[Material shown]
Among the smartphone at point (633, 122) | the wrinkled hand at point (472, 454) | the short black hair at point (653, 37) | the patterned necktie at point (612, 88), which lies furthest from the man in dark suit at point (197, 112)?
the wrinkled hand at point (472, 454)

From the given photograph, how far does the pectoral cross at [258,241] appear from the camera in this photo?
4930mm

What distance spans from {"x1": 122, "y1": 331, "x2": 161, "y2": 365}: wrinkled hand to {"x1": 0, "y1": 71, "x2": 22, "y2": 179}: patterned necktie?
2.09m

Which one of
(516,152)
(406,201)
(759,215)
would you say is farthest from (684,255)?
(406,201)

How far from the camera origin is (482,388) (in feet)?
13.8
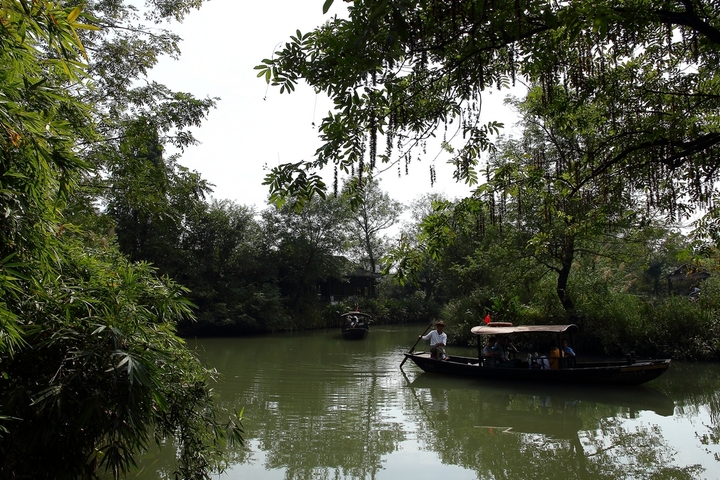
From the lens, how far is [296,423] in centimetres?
923

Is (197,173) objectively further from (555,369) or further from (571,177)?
(555,369)

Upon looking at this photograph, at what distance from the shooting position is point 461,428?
9.05m

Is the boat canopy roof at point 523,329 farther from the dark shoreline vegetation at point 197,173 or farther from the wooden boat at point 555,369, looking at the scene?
the dark shoreline vegetation at point 197,173

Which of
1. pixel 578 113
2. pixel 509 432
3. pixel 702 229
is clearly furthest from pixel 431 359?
pixel 578 113

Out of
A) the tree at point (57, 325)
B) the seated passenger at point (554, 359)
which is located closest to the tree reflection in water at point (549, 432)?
the seated passenger at point (554, 359)

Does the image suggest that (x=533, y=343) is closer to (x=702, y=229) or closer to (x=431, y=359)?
(x=431, y=359)

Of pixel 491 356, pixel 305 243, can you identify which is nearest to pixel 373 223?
pixel 305 243

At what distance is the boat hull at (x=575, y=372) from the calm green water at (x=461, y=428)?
27 cm

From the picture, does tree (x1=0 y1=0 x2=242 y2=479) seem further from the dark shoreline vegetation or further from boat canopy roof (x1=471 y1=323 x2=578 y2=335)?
boat canopy roof (x1=471 y1=323 x2=578 y2=335)

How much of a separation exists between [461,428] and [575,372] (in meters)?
4.13

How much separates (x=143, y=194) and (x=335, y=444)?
5317 millimetres

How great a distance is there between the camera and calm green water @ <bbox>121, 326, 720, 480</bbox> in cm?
697

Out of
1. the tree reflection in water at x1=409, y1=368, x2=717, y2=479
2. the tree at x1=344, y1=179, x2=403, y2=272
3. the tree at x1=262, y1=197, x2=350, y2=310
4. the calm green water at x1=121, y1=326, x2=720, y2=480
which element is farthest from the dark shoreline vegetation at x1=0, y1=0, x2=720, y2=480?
the tree at x1=344, y1=179, x2=403, y2=272

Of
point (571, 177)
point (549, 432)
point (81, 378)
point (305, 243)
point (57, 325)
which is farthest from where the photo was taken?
point (305, 243)
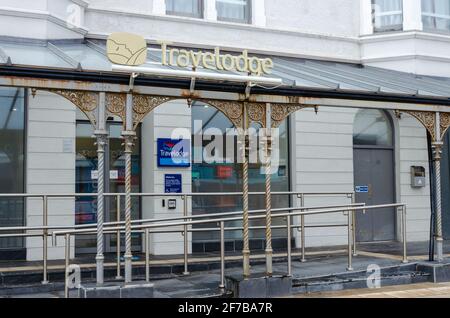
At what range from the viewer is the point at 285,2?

[Exercise goal] Can you retype every record above exactly, leaving out the pictures?

[Task response]
Among the smartphone at point (633, 122) | the wrinkled hand at point (472, 454) | the short black hair at point (653, 37) | the patterned necktie at point (612, 88), which lies furthest from the man in dark suit at point (197, 112)?
the wrinkled hand at point (472, 454)

From the given photograph, how far does the pectoral cross at [258,241] appear from the camera in this photo?
4930mm

What distance spans from {"x1": 122, "y1": 331, "x2": 161, "y2": 365}: wrinkled hand to {"x1": 0, "y1": 71, "x2": 22, "y2": 179}: patterned necktie?
2.09m

Which one of
(516,152)
(406,201)
(759,215)
would you say is farthest from (684,255)?
(406,201)

How far from the camera origin is (482,388) (in feet)?
13.8
From the lens, how far is [296,423] in centimetres?
923

Is (197,173) objectively further from (555,369) or further from (571,177)?
(555,369)

Upon looking at this photograph, at what distance from the shooting position is point 461,428?
9.05m

Is the boat canopy roof at point 523,329 farther from the dark shoreline vegetation at point 197,173 or farther from the wooden boat at point 555,369, looking at the scene?
the dark shoreline vegetation at point 197,173

Which of
1. pixel 578 113
2. pixel 509 432
3. pixel 702 229
is clearly furthest from pixel 431 359?
pixel 578 113

Out of
A) the tree at point (57, 325)
B) the seated passenger at point (554, 359)
which is located closest to the tree reflection in water at point (549, 432)?
the seated passenger at point (554, 359)

Does the image suggest that (x=533, y=343) is closer to (x=702, y=229) or closer to (x=431, y=359)?
(x=431, y=359)

Of pixel 491 356, pixel 305 243, can you identify which is nearest to pixel 373 223?
pixel 305 243

At what distance is the boat hull at (x=575, y=372) from the calm green water at (x=461, y=428)?
27 cm

From the picture, does tree (x1=0 y1=0 x2=242 y2=479) seem further from the dark shoreline vegetation or further from boat canopy roof (x1=471 y1=323 x2=578 y2=335)?
boat canopy roof (x1=471 y1=323 x2=578 y2=335)

How much of a separation exists between [461,428] and [575,372] (in meters)?
4.13

How much separates (x=143, y=194) and (x=335, y=444)?
5317 millimetres

How great a distance is there between the camera and calm green water @ <bbox>121, 326, 720, 480</bbox> in cm?
697

Out of
1. the tree reflection in water at x1=409, y1=368, x2=717, y2=479
2. the tree at x1=344, y1=179, x2=403, y2=272
3. the tree at x1=262, y1=197, x2=350, y2=310
4. the calm green water at x1=121, y1=326, x2=720, y2=480
which element is farthest from the dark shoreline vegetation at x1=0, y1=0, x2=720, y2=480?
the tree at x1=344, y1=179, x2=403, y2=272

Of
point (571, 177)
point (549, 432)
point (81, 378)
point (305, 243)
point (57, 325)
which is farthest from where the photo was taken?
point (305, 243)
At what range from the viewer is the point at 285,2?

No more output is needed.